なお、この地位と同格を軍から探すと、大将より上という文字通りの雲上人である。
「いえ、絨毯については差し上げる事は問題ないのですが、上にお伺いをと考えていた所で、そのあたりはお任せしてよろしいでしょうか?」
「やったのじゃ!
わらわのものなのじゃ!」
人の話をさえぎってぴょんぴょん跳ねる撫子様を見て、メイヴ様が深くため息をついた。
「なんだか申し訳ございません。
この埋め合わせは必ずしますので」
たしか、もう一人ダーナ様という人が居たはずだ。
撫子と名乗っているのは、その偽名か何かなのだろう。
「違うぞ。
わらわは撫子なのじゃ!」
あれ?
だからどうして口に出していないのに心を読まれたのだろう?
「心を読む魔法というのがありまして。
撫子様。
相手が怯えて混乱するからお気をつけてといつも言っているじゃないですか」
「無茶を言うな。メイヴ。
勝手に聞こえてくるのだから気をつけようがなかろう」
とりあえず、心が読めるというという事は隠し事ができないわけだが、それ以上に気になったことが一つ。
仮にもこの女性が撫子様だとして、雲上人のメイウ様を従える彼女は何者なのだろうと?
それも心を読まれたのか、撫子様がぽんと手を叩いた。
「自己紹介がまだだったな。
わらわは撫子。
この国にやってきて落とされた竜じゃ!
怯えて褒め称えるがよいぞ!」
「……ああ言っているので、怯えたり称えていただけると凄く助かります。

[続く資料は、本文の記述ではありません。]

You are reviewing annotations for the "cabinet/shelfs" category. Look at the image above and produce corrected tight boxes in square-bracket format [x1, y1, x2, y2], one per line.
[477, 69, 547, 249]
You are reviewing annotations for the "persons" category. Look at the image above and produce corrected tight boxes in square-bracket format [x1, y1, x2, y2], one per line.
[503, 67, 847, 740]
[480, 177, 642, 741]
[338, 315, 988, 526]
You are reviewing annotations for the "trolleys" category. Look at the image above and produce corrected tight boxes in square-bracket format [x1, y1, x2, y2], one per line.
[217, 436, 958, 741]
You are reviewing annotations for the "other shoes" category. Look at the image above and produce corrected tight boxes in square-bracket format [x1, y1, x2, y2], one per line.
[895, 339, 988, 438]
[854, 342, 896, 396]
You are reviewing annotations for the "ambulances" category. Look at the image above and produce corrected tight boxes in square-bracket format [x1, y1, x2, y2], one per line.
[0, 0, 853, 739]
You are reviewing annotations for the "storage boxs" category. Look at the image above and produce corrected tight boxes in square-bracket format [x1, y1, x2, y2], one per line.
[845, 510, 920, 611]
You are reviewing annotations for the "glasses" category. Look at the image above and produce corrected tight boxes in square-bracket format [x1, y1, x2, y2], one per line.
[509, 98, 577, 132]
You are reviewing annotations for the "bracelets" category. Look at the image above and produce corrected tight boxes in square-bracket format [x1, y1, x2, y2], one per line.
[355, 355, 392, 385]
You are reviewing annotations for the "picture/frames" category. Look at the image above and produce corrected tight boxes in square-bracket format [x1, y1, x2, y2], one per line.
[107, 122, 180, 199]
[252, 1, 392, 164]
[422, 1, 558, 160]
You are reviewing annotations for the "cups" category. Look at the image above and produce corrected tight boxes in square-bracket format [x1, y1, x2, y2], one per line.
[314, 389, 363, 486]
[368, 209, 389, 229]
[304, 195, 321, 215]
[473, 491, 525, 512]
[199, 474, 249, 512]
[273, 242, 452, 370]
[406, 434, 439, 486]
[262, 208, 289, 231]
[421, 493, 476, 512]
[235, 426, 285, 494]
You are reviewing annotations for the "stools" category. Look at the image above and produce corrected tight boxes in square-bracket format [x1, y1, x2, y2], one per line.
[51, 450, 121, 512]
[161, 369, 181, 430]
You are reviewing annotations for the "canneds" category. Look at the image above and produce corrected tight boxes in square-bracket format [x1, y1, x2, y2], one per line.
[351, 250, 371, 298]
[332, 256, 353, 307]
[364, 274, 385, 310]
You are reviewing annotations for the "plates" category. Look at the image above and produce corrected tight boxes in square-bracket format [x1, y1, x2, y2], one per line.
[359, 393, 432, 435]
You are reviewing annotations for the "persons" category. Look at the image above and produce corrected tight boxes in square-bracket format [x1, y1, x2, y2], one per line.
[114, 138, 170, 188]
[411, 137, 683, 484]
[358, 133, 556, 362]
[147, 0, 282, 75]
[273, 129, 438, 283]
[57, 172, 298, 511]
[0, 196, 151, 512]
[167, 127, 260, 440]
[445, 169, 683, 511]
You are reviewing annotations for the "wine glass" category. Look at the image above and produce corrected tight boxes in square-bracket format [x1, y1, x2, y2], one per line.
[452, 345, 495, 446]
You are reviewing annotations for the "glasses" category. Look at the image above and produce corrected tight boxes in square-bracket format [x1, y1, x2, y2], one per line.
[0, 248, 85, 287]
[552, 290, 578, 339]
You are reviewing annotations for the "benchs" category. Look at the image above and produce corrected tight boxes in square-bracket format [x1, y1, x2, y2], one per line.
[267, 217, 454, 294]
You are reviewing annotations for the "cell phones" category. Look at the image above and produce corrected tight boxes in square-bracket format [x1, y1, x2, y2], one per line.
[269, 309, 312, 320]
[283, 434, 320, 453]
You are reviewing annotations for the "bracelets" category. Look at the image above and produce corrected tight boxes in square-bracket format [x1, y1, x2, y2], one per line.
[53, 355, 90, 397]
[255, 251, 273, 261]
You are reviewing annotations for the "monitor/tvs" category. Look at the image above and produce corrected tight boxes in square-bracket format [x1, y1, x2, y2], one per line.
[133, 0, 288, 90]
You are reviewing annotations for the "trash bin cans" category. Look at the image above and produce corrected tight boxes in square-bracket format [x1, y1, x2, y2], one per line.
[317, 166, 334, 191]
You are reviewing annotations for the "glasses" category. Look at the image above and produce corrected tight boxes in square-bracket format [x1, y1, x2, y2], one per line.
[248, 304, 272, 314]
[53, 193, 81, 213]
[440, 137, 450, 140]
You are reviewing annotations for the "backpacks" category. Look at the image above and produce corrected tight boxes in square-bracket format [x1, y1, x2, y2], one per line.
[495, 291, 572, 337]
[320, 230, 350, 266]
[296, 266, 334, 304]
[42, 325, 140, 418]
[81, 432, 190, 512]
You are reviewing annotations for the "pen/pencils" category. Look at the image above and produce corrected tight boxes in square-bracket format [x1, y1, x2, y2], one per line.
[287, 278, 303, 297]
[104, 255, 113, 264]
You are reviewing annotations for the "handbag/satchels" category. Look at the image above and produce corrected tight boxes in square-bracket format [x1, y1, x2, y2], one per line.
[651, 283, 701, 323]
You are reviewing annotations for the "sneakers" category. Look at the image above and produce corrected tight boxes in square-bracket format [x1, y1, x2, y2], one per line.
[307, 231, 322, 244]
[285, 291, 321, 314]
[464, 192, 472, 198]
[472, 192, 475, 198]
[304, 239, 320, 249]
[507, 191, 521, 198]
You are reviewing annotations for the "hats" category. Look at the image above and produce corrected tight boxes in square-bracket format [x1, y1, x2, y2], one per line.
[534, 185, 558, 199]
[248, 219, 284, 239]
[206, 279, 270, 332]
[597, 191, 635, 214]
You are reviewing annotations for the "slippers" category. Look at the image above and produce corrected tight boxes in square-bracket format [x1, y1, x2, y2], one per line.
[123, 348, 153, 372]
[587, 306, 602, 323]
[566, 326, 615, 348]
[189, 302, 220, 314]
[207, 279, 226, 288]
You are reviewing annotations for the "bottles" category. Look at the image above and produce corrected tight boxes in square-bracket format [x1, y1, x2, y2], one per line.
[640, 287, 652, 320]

ええ」
なんだろう。
メイヴ様からにじみ出る徒労感と投げやり感は。
「あの三峡を塞いだ?」
「そうじゃぞ!
わらわがやったんじゃぞ!
凄いじゃろ!
褒め称えるがいいぞ!」
どや顔で体を反らせて胸を揺らして威張って見せるがどうしよう?
メイヴ様に視線で助けを求めるが、現実は非情である。
「わーすごいなー
こわいなー」
「怖がっておらんではないか!」
あ、怒り出したので飴を与える事にした。
「それよりもその絨毯何に使うのですか?」
「決まっておろう!
この絨毯を敷いて、博之の上で腰を振るのじゃ!」
聞かなければ良かった。
たしか、博之という名前は陸戦隊の隊長がそんな名前だったような。
真田博之海軍少佐。
乗船時の挨拶で覚えている。
しかし、男の気を引く為に絨毯をねだるって、クレオパトラじゃあるまいし。
「クレオパトラ?
なんじゃ、それは?」
その夜、絨毯に包まって簀巻きで泣きながら夜を過ごした竜が一匹居たらしい。
俺は悪くない。多分。
馬鹿竜。光臨。
なお、こっちの物語では基本脇役の予定。